In [None]:
import cv2
import os
import numpy as np
import matplotlib.pyplot as plt
import h5py
from tqdm import tqdm
%matplotlib inline

# Set up paths

In [None]:
# TODO: change this to your local paths
dataset_root = '~/data/datasets/dogs-vs-cats/'
images_folder = 'train'

# DON'T TOUCH THIS
dataset_root = os.path.expanduser(dataset_root)
images_folder = os.path.join(dataset_root, images_folder)

# Inspect

In [None]:
images_list = [os.path.join(images_folder, p) for p in os.listdir(images_folder)]
cat_list = [i for i in train_list if 'cat' in os.path.basename(i)]
dog_list = [i for i in train_list if 'dog' in os.path.basename(i)]

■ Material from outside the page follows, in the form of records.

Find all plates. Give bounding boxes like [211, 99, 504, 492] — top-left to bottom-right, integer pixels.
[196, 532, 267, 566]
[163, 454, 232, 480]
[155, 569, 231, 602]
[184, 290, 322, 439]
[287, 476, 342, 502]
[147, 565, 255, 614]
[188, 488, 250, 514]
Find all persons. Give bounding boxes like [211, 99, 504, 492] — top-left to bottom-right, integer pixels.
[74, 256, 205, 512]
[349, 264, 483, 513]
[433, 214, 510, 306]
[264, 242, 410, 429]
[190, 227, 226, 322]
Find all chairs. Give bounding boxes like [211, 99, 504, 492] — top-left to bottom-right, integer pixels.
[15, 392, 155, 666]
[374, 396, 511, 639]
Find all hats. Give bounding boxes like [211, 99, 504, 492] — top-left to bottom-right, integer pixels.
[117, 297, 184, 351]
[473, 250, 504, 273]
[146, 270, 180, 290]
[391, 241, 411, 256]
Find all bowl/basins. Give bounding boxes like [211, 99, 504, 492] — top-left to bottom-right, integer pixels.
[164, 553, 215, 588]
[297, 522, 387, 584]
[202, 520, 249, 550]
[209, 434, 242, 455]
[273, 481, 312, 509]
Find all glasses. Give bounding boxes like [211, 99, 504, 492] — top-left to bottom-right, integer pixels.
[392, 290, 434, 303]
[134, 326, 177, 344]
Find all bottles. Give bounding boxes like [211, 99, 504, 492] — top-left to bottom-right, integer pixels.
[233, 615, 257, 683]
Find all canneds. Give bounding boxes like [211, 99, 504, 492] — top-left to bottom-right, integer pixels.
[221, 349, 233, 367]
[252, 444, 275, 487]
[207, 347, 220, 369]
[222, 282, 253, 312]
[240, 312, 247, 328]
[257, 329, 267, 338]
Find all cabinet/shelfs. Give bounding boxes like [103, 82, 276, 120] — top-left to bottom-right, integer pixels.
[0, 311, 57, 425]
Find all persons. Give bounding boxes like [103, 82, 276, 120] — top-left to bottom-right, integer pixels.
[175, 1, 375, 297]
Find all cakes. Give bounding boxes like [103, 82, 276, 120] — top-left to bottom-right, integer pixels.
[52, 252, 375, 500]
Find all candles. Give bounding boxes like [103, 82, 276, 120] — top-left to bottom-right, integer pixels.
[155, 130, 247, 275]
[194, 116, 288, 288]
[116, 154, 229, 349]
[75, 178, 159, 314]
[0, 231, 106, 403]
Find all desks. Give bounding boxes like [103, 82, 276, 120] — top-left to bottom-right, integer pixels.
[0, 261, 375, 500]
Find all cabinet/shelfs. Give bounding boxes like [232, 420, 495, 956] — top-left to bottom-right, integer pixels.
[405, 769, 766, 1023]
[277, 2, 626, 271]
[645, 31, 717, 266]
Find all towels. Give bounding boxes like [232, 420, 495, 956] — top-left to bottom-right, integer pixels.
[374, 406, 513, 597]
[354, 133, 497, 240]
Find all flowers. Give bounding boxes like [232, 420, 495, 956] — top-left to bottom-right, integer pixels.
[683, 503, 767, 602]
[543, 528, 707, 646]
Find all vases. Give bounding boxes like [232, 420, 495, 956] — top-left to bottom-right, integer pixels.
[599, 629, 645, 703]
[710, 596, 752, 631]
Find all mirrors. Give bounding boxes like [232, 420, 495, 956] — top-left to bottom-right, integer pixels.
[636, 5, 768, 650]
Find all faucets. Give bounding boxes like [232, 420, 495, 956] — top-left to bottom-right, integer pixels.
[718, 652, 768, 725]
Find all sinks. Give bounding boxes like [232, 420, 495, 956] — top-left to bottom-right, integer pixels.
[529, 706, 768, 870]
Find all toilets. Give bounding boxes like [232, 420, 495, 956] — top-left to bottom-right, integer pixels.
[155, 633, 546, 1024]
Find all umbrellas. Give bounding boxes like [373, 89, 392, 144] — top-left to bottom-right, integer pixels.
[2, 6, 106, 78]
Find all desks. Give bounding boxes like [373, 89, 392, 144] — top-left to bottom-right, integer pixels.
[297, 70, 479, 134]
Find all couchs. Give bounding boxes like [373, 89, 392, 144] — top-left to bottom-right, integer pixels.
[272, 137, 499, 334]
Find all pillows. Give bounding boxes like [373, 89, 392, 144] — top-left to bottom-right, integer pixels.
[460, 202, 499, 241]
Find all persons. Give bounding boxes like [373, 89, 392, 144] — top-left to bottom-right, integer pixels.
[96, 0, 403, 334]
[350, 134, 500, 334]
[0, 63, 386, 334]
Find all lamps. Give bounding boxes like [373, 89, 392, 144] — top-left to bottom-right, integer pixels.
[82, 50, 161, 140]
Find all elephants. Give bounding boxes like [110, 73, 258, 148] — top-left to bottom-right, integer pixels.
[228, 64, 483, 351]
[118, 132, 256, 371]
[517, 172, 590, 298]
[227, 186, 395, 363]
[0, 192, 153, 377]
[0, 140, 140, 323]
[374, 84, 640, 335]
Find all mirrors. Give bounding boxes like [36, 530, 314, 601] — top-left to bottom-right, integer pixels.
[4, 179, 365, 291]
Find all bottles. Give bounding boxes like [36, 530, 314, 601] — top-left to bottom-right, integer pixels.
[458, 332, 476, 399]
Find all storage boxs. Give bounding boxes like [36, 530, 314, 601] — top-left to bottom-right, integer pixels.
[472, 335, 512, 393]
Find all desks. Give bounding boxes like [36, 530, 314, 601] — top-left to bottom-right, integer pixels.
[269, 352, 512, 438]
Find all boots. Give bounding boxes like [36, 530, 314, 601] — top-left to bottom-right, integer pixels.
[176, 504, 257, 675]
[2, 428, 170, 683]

train_cats = cat_list[:11000]
train_dogs = dog_list[:11000]
val_cats = cat_list[11000:]
val_dogs = dog_list[11000:]

print('Found %d cats (%d for training and %d for validation)' % (len(cat_list), len(train_cats), len(val_cats)))
print('Found %d dogs (%d for training and %d for validation)' % (len(dog_list), len(train_dogs), len(val_dogs)))

In [None]:
# TODO: change this if you want
rows, cols = 10, 30
inch_per_img = 0.7

indices = np.arange(len(images_list))
np.random.shuffle(indices)
collage = None
for i in range(rows):
    row = None
    for j in range(cols):
        idx = indices[i * cols + j]
        img = cv2.cvtColor(cv2.imread(images_list[idx]), cv2.COLOR_BGR2RGB)
        img = cv2.resize(img, (32, 32))
        if row is None:
            row = img
        else:
            row = np.concatenate([row, img], axis=1)
    if collage is None:
        collage = row
    else:
        collage = np.concatenate([collage, row], axis=0)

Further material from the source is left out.